The news: Virgin Orbit failed in the first test of its LauncherOne rocket yesterday, after seven years of development and testing. The rocket was transported by a Boeing 747 and released over the Pacific Ocean, off the coast of California. It was supposed to fall for a few seconds, ignite, and then propel itself into low Earth orbit. Instead, it ignited and fell into the sea. The flight had been intended to gather data rather than to actually launch a satellite into space. The crew on board the plane, and a second safety plane, safely returned to the Mojave Air & Space Port.
What happened? On Twitter, the company blamed the crash on “an anomaly” in the first stage flight, promising that “we’ll learn more as our engineers analyze the mountain of data we collected today.” Before the test flight Virgin Orbit’s vice president for special projects, Will Pomerantz, said that there was only a 50-50 chance of success. “History is not terribly kind, necessarily, to maiden flights,” he said. The rocket had previously been dropped from the plane (as in the picture above from July 2019), but this was the first time it was ignited.

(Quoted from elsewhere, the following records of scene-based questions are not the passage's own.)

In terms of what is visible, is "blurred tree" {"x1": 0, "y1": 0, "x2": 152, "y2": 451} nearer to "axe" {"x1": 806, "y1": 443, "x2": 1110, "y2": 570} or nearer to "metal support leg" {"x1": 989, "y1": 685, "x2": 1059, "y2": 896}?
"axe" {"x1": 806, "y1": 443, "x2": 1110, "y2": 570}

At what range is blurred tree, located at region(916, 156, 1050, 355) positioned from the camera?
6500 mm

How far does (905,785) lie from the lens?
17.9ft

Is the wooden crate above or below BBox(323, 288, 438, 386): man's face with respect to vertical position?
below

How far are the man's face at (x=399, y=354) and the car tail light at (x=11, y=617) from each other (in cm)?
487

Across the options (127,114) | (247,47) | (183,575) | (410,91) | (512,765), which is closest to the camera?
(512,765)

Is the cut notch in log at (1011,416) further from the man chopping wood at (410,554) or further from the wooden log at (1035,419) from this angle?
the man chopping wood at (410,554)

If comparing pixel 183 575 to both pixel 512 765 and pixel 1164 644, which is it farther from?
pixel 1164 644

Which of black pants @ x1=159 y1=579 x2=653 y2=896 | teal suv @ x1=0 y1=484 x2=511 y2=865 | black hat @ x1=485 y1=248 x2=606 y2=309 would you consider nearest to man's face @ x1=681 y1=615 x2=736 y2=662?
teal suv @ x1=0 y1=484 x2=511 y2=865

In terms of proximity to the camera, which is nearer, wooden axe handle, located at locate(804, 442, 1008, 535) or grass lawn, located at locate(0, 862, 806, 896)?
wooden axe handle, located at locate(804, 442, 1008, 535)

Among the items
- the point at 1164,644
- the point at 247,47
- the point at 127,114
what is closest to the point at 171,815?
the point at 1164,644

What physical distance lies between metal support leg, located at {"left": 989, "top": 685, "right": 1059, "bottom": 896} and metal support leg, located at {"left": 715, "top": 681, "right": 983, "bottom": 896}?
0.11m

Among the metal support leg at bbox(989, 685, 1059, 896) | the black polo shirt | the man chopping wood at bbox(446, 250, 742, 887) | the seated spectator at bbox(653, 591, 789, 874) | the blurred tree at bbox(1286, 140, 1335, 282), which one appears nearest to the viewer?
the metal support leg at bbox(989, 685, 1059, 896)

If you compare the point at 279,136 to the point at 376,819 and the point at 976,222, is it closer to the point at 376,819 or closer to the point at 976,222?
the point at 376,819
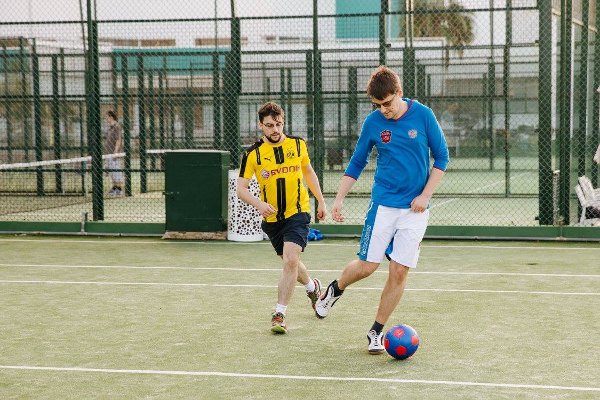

What’s next: As Pomerantz said, it is not unusual for maiden flights to fail. It’s not immediately obvious what effect the setback will have on Virgin Orbit. The company has said it is analyzing what went wrong and is “eager” to get onto its next test flight as soon as possible, with rockets in reserve. Pomerantz was upbeat about the company’s chances, saying that the fact the engine had ignited as expected meant it had successfully overcome the “single biggest technical risk.”